This section describes the architectural explanation of the proposed load demand forecasting strategy. The overall section comprises two sub-phases. The first phase provides a comprehensive description, working, and suitability of the proposed attention-based bi-directional gated sequential neural model to the problem under study. In the second phase, the working of the proposed prediction model amalgamating the data decomposition, attention mechanism, and deep neural network models is summarized.

The current study collects and analyzes the real-time electricity consumption dataset of five southern states: Andhra Pradesh, Karnataka, Kerala, Tamil Nadu, and Puducherry. The southern states are known to be the key energy consumers, so targeting these states will help in finding/defining better energy management strategies for the country India. For an in-depth analysis of energy usage trends and patterns, the dataset for these states is collected over a period of seven years, starting from January 2014. The timestamp observations have been recorded on a per-day basis. Moreover, the geographical details of the five states, along with the statistical description of energy consumption usage patterns, are provided in Table 1.

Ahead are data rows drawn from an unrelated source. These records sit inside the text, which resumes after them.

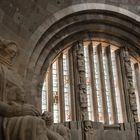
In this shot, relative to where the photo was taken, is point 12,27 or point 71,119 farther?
point 71,119

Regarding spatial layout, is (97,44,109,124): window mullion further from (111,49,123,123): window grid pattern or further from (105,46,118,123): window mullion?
(111,49,123,123): window grid pattern

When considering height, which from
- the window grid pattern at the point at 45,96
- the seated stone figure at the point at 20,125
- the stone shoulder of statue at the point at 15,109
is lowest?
the seated stone figure at the point at 20,125

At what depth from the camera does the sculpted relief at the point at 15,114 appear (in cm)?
470

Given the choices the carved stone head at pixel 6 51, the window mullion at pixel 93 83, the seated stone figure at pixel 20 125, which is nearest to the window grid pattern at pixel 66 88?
the window mullion at pixel 93 83

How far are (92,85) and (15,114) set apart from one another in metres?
4.09

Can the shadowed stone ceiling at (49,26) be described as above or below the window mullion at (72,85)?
above

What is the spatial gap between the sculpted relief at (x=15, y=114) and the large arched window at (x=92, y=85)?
2.19 metres

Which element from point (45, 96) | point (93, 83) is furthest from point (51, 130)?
point (93, 83)

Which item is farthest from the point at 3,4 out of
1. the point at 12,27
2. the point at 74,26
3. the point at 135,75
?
the point at 135,75

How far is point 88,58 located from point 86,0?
159 cm

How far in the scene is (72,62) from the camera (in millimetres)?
8992

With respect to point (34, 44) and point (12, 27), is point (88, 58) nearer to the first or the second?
point (34, 44)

This step entails applying the preprocessing “Data Preprocessing (Step-II)” and smoothing methods “Gaussian Smoothing (Step-III)” on the dataset collected for the five southern Indian states. There were very few missing values present in the dataset for each state. To address this, the mean values considering the next five days, corresponding to the same period of all seven years, are utilized to fill in these missing values. Since the present study considers only the historical load observations for estimating the future load, there is no need for the applicability of data reduction techniques. However, in context of data transformation, the normalization technique defined in eq. 1 is applied on the historical observations.

After data preprocessing, the time series representing each state energy usage pattern is fed to the smoothing module. The aim here is to remove the existence of any noisy and abnormal variations present in the usage profiles. The current study applied a Gaussian kernel to perform weighted smoothing on the data. For better understanding, an example figure demonstrating the application of Gaussian smoothing on time-series data of the ‘Puducherry’ state is shown in Fig. 2 From the figure, it is identified that the Gaussian smoothing aims to minimize the impact of any irrelevant or sudden observation patterns that may be present in the input energy consumption patterns data. This, in turn, helps to smoothen/amplify the critical variations patterns which the learning models can easily capture.

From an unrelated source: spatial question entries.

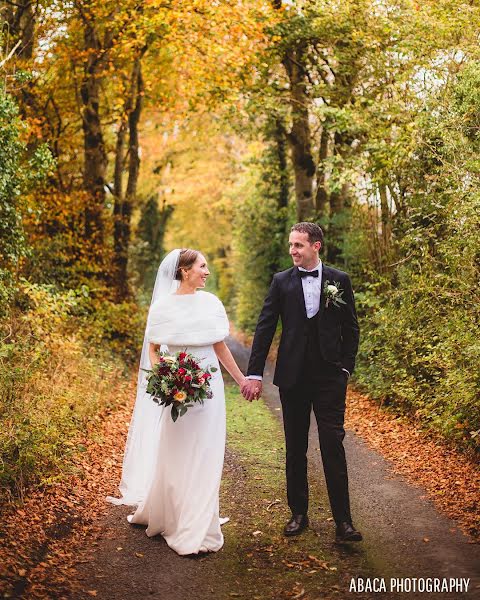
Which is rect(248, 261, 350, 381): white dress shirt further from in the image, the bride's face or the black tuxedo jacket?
the bride's face

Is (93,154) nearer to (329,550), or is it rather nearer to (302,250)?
(302,250)

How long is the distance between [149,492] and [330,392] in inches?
67.4

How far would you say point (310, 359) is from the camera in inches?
217

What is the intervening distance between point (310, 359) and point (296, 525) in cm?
137

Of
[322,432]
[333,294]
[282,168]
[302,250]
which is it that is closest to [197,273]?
[302,250]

The next step after applying the smoothing technique is to decompose the time series corresponding to each state into several IMF components. For this, the CEEMDAN techniques discussed in “Data decomposition (Step-IV)” is employed. An example demonstration of the decomposition results achieved using CEEMDAN on the ‘Andhra Pradesh’ time series is provided in Fig. 3. The figure shows several IMFs components obtained for the input time series. Furthermore, from the figure, it is evident that the decomposition method efficiently segregates the time series into components with varying magnitude and inter IMF non-linear patterns, thus reducing the non-linearity and abrupt variations profiles in the raw input data.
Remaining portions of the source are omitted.